Margie Sullivan passes 

Margie Sullivan, The First Lady of Bluegrass Gospel Music, so named by Bill Monroe, and matriarch of the famed Sullivan Family Gospel Singers, passed away on May 31, 2023, at age 90. 

Margie Louise Brewster Sullivan was born January 22, 1933, in Winnsboro, Franklin Parish, Louisiana. She was the sixth of 12 children of sharecroppers Otis Leon and Ruby Alma Givens Brewster.

Brewster developed an early love of gospel music, and when she was 13 years old, her father used some of the little profit from their cotton crop and bought her a $12 Montgomery Ward guitar with money earned from tending to their crops and picking cotton. Her father, a good musician himself, taught her the basic chords so that she could write her own songs.  

They used to listen to the Louisiana Hayride on Shreveport’s Radio KWKH, enjoying artists such as Hank Williams; Johnny & Jack and Kitty Wells; and the Bailes Brothers, some of whom they would see in person at the little country schools that dotted the area. Not surprisingly, she heard Bill Monroe and Roy Acuff from further afield.   

It was Wells, Molly O’Day, and Wilma Lee Cooper who had the biggest effect on Sullivan’s distinctive and robust singing style. 

Still only 13 when her father died, she was forced to seek employment to help her mother financially; she responded to an advert and became a traveling and musical companion for evangelist Sister Hazel Chain, with whom she did Pentecostal revivalist shows and camp meetings throughout Louisiana, Alabama, Mississippi, and east Texas. Brewster sent money to her mother to assist with feeding and clothing the other five children still at home.

* [Directions for this task] For each statement, say yes or no according to the text about Margie Sullivan, and quote the words of the text that decide it. 1. Margie Sullivan was the youngest of twelve children. 2. Her father taught her the basic chords. 3. She was 13 years old when her father died.

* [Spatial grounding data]

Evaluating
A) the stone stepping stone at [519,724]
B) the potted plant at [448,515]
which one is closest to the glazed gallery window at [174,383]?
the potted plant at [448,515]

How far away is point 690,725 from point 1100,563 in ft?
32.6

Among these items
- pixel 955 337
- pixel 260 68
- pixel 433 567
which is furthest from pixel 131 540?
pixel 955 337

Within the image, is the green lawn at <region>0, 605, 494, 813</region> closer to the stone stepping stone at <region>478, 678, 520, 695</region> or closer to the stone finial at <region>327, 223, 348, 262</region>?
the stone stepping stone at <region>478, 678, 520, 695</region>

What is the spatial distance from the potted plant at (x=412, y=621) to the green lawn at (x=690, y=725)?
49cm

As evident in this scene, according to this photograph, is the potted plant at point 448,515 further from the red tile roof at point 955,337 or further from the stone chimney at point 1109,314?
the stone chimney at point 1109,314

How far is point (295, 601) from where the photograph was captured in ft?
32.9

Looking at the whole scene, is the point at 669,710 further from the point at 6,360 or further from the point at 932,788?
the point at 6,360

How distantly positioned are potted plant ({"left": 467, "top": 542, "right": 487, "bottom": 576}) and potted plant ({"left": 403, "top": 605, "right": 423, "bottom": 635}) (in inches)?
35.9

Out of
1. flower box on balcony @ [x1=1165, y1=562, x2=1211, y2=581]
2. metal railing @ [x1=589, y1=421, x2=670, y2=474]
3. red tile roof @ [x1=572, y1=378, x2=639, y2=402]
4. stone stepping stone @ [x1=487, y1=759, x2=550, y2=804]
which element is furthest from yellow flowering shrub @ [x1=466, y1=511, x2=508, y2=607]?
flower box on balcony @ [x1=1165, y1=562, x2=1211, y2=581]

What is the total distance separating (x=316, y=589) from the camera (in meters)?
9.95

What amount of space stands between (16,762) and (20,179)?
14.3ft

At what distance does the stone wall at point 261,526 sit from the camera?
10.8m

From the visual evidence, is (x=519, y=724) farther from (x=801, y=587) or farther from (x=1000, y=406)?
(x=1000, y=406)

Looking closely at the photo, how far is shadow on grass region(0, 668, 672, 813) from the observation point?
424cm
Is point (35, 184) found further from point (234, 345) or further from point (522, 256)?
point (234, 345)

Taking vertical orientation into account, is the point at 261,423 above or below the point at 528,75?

* [Result of this exercise]
1. No: "She was the sixth of 12 children"
2. Yes: "Her father, a good musician himself, taught her the basic chords"
3. Yes: "Still only 13 when her father died"